An associate of football match-fixing suspect Tan Seet Eng has been detained at a Milan airport following a tip-off by Singapore authorities to Italian police.
Admir Sulic arrived at Milan's Malpensa Airport from Singapore on a 6am flight and was detained by police.
The suspected associate, who is not a Singapore national, was arriving on a flight from Singapore and would be detained at Milan airport.
A joint inquiry by Europol, the European anti-crime agency, and national prosecutors has identified about 680 suspicious matches, including qualifying games for the World Cup and European Championships, and for Europe's Champions League.
Italian prosecutors have accused Mr Tan, also known as Dan Tan, of heading an organisation to fix football matches worldwide and Italian police have issued an arrest warrant for him.
Interpol has declined to say if it has declared the Singapore national to be an internationally wanted person.

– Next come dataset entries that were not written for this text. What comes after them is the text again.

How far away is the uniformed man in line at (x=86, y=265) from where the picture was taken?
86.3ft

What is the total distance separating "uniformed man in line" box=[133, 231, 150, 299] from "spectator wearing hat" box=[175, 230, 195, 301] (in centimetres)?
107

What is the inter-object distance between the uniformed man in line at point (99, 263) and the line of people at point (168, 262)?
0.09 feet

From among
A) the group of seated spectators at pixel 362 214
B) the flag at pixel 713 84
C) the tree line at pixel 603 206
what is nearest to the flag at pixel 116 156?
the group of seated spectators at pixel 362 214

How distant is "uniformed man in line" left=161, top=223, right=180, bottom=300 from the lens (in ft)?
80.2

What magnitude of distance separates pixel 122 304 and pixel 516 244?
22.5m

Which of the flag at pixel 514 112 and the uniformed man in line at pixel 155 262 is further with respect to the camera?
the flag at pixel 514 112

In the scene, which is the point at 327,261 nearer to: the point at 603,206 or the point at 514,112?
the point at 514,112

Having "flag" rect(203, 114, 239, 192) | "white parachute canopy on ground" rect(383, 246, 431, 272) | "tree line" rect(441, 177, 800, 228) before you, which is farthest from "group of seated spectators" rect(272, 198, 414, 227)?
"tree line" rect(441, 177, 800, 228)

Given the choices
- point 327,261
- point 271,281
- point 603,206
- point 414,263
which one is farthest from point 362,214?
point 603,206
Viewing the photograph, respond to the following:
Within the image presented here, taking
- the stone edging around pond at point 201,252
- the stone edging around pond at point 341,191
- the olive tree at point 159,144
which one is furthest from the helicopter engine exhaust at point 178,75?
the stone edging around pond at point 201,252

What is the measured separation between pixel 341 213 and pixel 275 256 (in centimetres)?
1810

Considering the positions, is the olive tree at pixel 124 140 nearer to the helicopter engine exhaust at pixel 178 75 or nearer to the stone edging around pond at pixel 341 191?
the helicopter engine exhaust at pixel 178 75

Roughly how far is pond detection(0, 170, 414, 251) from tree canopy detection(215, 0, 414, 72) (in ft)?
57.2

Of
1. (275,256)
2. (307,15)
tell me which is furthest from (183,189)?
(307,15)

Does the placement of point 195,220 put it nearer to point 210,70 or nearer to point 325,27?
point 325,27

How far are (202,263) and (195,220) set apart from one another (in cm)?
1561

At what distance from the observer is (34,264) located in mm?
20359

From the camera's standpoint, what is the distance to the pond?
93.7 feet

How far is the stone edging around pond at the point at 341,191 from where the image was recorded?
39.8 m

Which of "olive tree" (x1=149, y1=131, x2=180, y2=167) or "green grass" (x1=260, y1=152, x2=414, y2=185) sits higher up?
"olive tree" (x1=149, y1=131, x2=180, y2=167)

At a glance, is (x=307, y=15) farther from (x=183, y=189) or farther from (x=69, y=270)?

However, an Italian judicial source said Interpol had pooled together investigations launched by authorities in various countries, including Italy, Germany, Spain and Turkey.
Singapore says he is not wanted there, but that it is working with European authorities investigating the syndicate.
Singapore police said last week it was sending officers to Interpol to assist in the investigation and that the city-state remained "highly committed" in the fight against match-fixing.
The Interpol investigation has shone a spotlight on what experts say is rampant match-fixing in Asia, where lax regulation combined with a huge betting market have made football a prime target for crime syndicates.
Last year, the head of an anti-corruption watchdog estimated that $1 trillion was gambled on sport each year or $3 billion a day, with most coming from Asia and wagered on football matches.